Desembargador Valmir de Oliveira ao juiz Damasceno: “Vou estourar sua cabeça, seu filho da puta”

publicado em 6 de fevereiro de 2015 às 12:23
Damasceno e Valmir
Da esquerda para a direita: o juiz João Batista Damasceno e o desembargador Valmir de Oliveira Silva 

por Conceição Lemes - no Viomundo

Em 14 de setembro de 2014, nós denunciamos: Juiz defensor da liberdade de expressão é acusado mais uma vez de violar lei
O juiz é João Batista Damasceno, titular da 1ª Vara de Órfãos da cidade do Rio de Janeiro. Um magistrado que honra a toga. Defensor intransigente do respeito à Constituição, da democratização do Judiciário, dos direitos da pessoa humana, da liberdade de expressão e da livre manifestação dos movimentos sociais.
O acusador é o desembargador Valmir de Oliveira Silva,  que foi corregedor-geral do Tribunal de Justiça do Rio de Janeiro (TJ-RJ) de fevereiro de 2013 a 3 de fevereiro de 2015. Ou seja,  até essa segunda-feira.

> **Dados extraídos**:
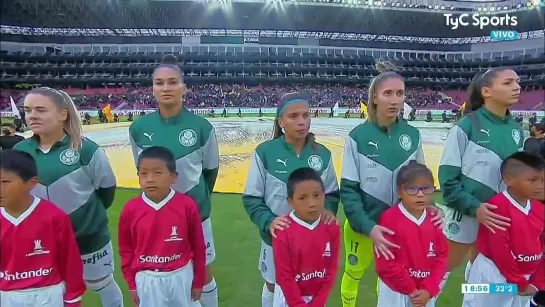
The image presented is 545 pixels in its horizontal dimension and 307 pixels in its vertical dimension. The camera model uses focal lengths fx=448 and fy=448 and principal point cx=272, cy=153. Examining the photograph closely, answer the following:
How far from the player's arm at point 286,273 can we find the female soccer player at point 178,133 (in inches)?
27.4

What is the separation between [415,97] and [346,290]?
19693mm

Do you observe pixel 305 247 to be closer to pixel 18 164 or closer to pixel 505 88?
pixel 18 164

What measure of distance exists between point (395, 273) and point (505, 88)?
132 centimetres

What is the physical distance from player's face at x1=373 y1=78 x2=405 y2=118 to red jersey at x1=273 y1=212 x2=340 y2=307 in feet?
2.53

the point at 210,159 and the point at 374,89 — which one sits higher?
the point at 374,89

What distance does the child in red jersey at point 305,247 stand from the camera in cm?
219

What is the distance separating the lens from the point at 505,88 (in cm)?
264

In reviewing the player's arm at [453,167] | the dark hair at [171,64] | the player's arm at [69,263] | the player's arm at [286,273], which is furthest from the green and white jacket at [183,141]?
the player's arm at [453,167]

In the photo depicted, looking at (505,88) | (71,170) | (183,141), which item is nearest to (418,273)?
(505,88)

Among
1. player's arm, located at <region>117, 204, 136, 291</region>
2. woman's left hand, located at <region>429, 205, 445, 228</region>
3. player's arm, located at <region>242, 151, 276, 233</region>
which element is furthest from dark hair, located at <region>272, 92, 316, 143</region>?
player's arm, located at <region>117, 204, 136, 291</region>

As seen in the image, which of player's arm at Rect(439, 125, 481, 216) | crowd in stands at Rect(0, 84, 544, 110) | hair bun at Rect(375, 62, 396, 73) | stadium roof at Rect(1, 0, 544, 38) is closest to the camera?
player's arm at Rect(439, 125, 481, 216)

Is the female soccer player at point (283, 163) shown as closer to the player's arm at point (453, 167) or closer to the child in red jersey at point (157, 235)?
the child in red jersey at point (157, 235)

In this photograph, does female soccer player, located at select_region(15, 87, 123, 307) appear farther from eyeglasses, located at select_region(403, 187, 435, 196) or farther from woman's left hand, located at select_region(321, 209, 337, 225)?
eyeglasses, located at select_region(403, 187, 435, 196)

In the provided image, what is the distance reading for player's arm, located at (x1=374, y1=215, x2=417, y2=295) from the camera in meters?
2.19
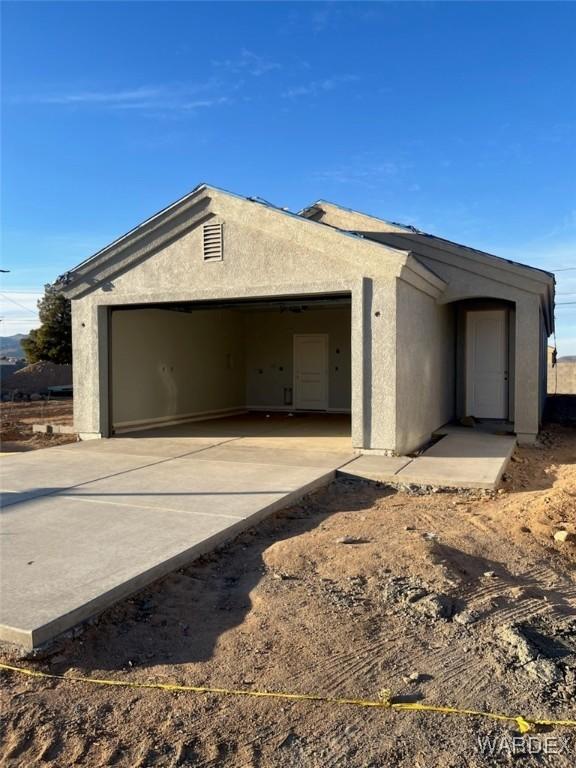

> **EXERCÍCIOS**:
1. Segundo a reportagem sobre o juiz Damasceno, até que dia Valmir de Oliveira Silva foi corregedor-geral do TJ-RJ?
2. Continue a reportagem sobre o juiz Damasceno a partir da última frase.

> **RESPOSTAS**:
1. Até 3 de fevereiro de 2015.

2.
O juiz Damasceno vive sob ataques constantes do desembargador Valmir de Oliveira Silva.

“Já perdi a conta das vezes que o corregedor tentou instaurar processo contra mim”, disse o juiz Damasceno, em entrevista a esta repórter em setembro de 2014. “Mas foram muitos assaques. Isso faz parte do jogo de poder. Não faz parte do jogo democrático e republicano.”
Assacar significa imputar caluniosamente, atribuir sem fundamento.
O desembargador perdeu todos no plenário do TJ-RJ.
Nessa quarta-feira, 4 de fevereiro de 2015, o desembargador extrapolou todos os limites.
Por volta das 10h, o juiz Damasceno estava deixando o gabinete médico do Centro de Diagnose da Mútua dos Magistrados, quando encontrou o desembargador Valmir, sentado numa das cadeiras do hall de espera:
Ao me avistar, o Desembargador Valmir dirigiu-se a mim e ordenou: Damasceno, quero falar com você. Senta aqui!, apontando para uma cadeira posta de frente para a sua. Vendo que o desembargador estava descontrolado deixei de me dirigir ao elevador e tomei a escada que desce para a garagem. O desembargador Valmir seguiu-me gritando: “Vou estourar sua cabeça”, “Seu filho da puta”. Adiantei o passo na descida pela escada, sendo perseguido pelo Desembargador Valmir.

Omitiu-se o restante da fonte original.